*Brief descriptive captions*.
*** Begin section ***

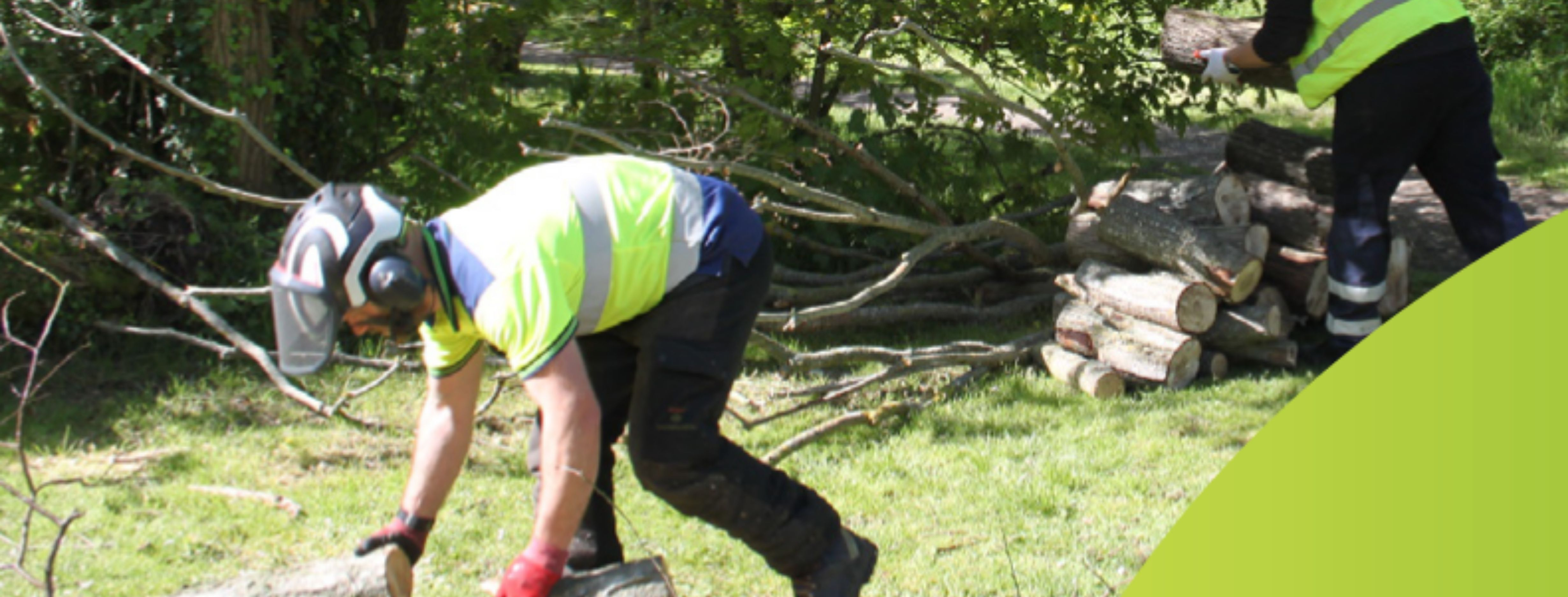 News article entitled Victoria Park tree maintenance work to begin
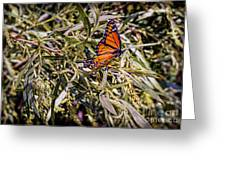Orange Swallowtail Greeting Card
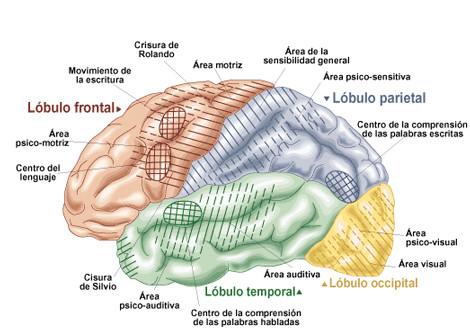 Los tres cerebros - Centro Elim
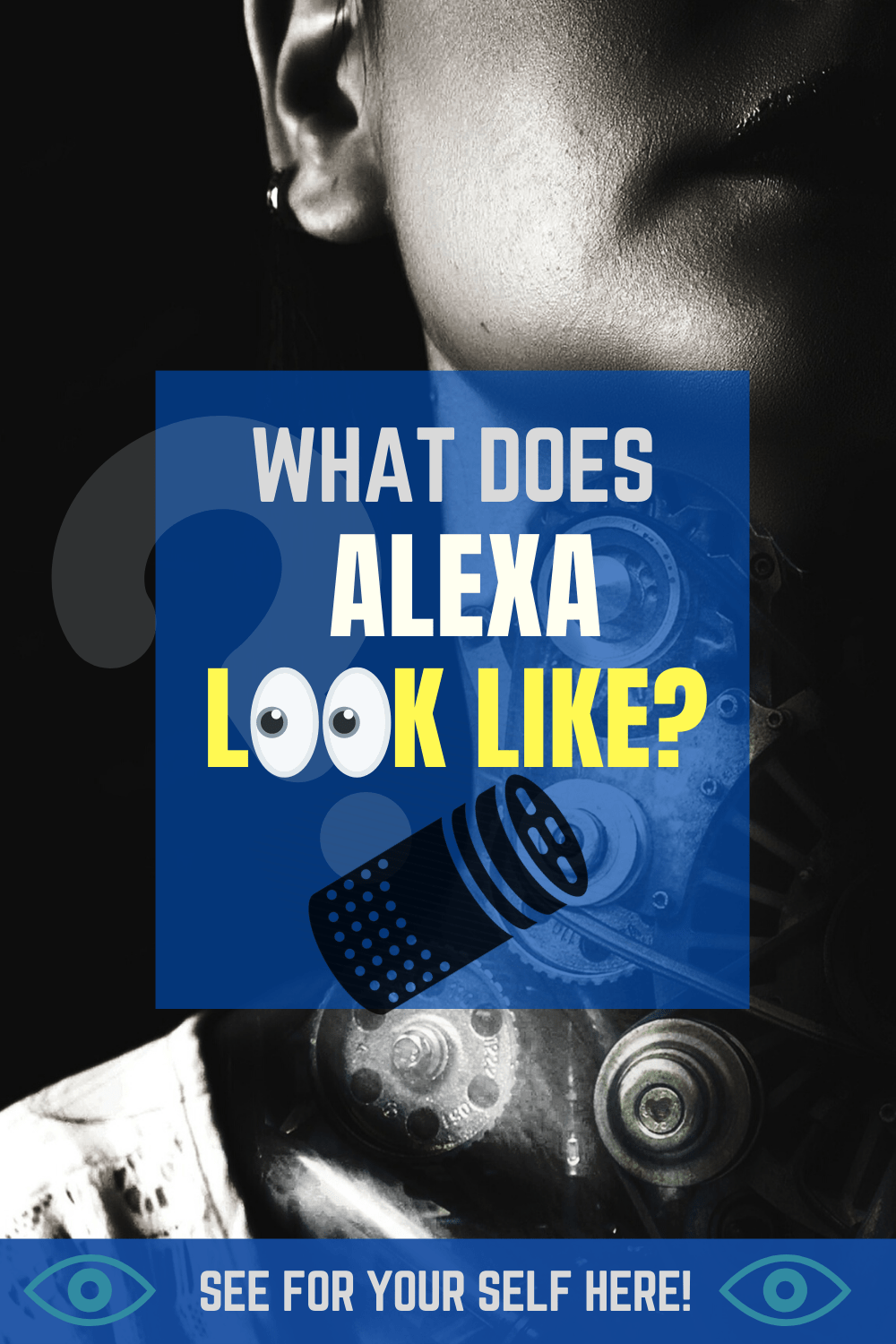 what does alexa look like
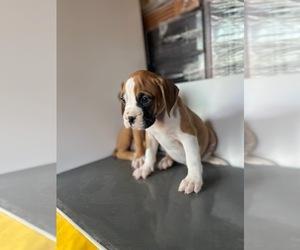 Boxer Puppy for Sale in DIAMOND, California USA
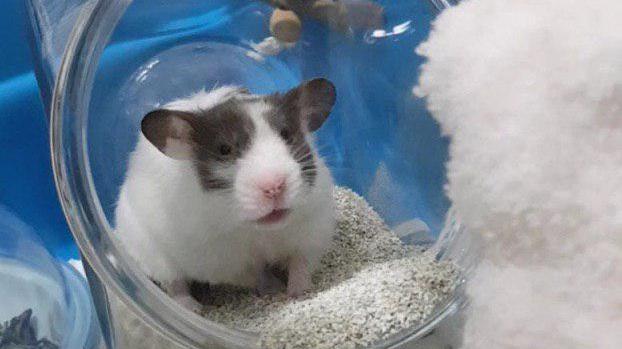 Potty Training — Hamster Society (Singapore)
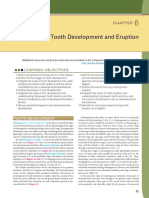 Tooth Development and Eruption c6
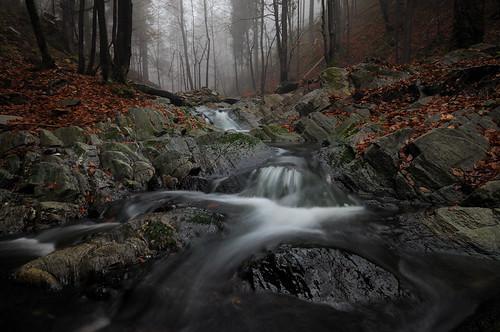 wood longexposure autumn winter mountains tree fall misty fog waterfall haze rocks stream czech poland falls le leafs krkonose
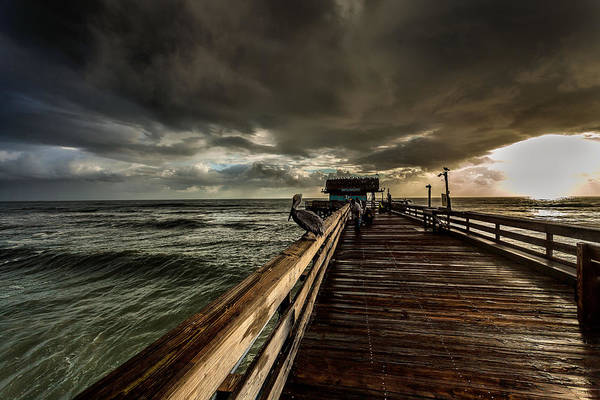 Stormcloud Photograph - Waiting For Breakfast by Steven Reed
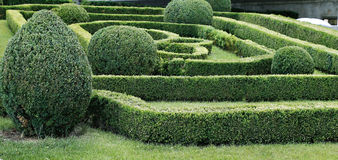 Green labyrinth of trimmed boxwood bushes Stock Photo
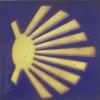 Imaxe icona da cuncha do Camiño de Santiago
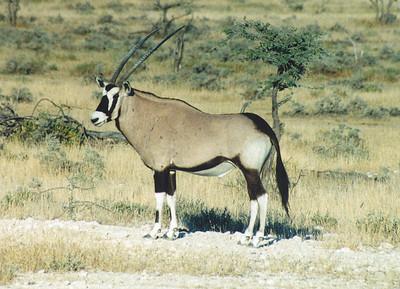Gemsbok, Etosha NP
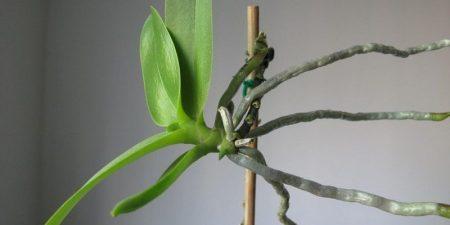 Keikis de Orquídeas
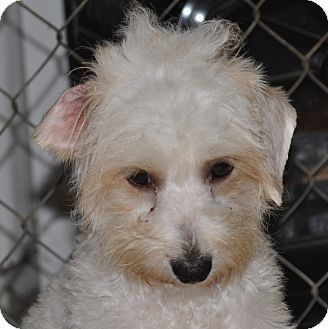 Terrier (Unknown Type, Small)/Poodle (Miniature) Mix Dog for adoption in Tumwater, Washington - Winston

*** End section ***

*Exercise description*.
In the answer, the lines from the one containing "Keikis de Orquídeas" to the end of the records above must be written out exactly, both ends included; the pictures must not appear.

*Response box*.
 Keikis de Orquídeas
 Terrier (Unknown Type, Small)/Poodle (Miniature) Mix Dog for adoption in Tumwater, Washington - Winston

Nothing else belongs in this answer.